(DOCUMENT SEGMENT)
● ● ● ● ● ● ●

WHEN Evo Morales was ousted by a military coup last November, many neoliberal figures heralded the end of socialism in Latin America.
The continent had been stubborn in its resistance to US imperialism and capitalist practice, but with Jair Bolsonaro in charge in Brazil and Nicolas Maduro struggling to hold onto power in Venezuela, all seemed lost for South American leftists.
Yet just eight months after forcibly taking power, Jeanine Áñez finds herself polling more than 28 points behind MAS candidate Luis Arce, who served in Morales’ cabinet.
Arce is also 15 points ahead of Carlo Mesa, who has styled himself as a third way centrist despite representing the Revolutionary Left Front.
Séamus Malekafzali, a writer at International Review, told Redaction Politics that Ms Áñez’s poor polling was down to a mixture of her own performance and a fractured right-of-centre in the country.
He said: “The new poll from CELAG confirms what other polls have been saying for months now.

● ● ● ● ● ● ●

(THE DATA)
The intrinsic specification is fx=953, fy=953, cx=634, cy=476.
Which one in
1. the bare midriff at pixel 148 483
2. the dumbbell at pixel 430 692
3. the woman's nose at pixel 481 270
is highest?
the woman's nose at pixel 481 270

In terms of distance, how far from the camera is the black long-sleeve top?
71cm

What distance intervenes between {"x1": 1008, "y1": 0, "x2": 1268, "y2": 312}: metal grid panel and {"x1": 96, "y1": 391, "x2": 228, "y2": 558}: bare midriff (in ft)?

● ● ● ● ● ● ●

(WORK TASK 1)
Duplicate the passage about Bolivia's election polling from "The continent had" up to and including "for months now.".
(WORK TASK 2)
In the passage about Bolivia's election polling, how many points ahead of Carlo Mesa is Luis Arce?
(WORK TASK 3)
Resume the passage about Bolivia's election polling from where it stops.

(TASK RESULT 1)
The continent had been stubborn in its resistance to US imperialism and capitalist practice, but with Jair Bolsonaro in charge in Brazil and Nicolas Maduro struggling to hold onto power in Venezuela, all seemed lost for South American leftists.
Yet just eight months after forcibly taking power, Jeanine Áñez finds herself polling more than 28 points behind MAS candidate Luis Arce, who served in Morales’ cabinet.
Arce is also 15 points ahead of Carlo Mesa, who has styled himself as a third way centrist despite representing the Revolutionary Left Front.
Séamus Malekafzali, a writer at International Review, told Redaction Politics that Ms Áñez’s poor polling was down to a mixture of her own performance and a fractured right-of-centre in the country.
He said: “The new poll from CELAG confirms what other polls have been saying for months now.

(TASK RESULT 2)
15 points.

(TASK RESULT 3)
“The right-wing in Bolivia since the coup d’etat has been not only hopelessly fractured by its own petty feuds, but has continued to lose what claim to popularity it might have had when Evo Morales was forced to resign.
“There is still a chance that if the right-wing candidates unite behind a single candidate, maybe current interim president Áñez or Camacho, that they could at least force Arce to a hard-fought second round, but that was also a notion made clear at the beginning of this year, and they have made little if any progress in coalescing.”
Despite independent researchers at the Massachusetts Institute of Technology’s Election Data and Science Lab verifying last October’s election – which Morales won comfortably – the former President, currently living in Argentina, is forbidden from running for political office again.
Instead, the new government, which was only intended to be in charge on an interim basis in order to oversee May’s elections, has delayed them as far as September under the smokescreen of the pandemic.
Áñez’s government has embarked on a crackdown on activists and politicians linked to Morales, but the party has managed to hold strong and remain coherent going into the September 6 elections.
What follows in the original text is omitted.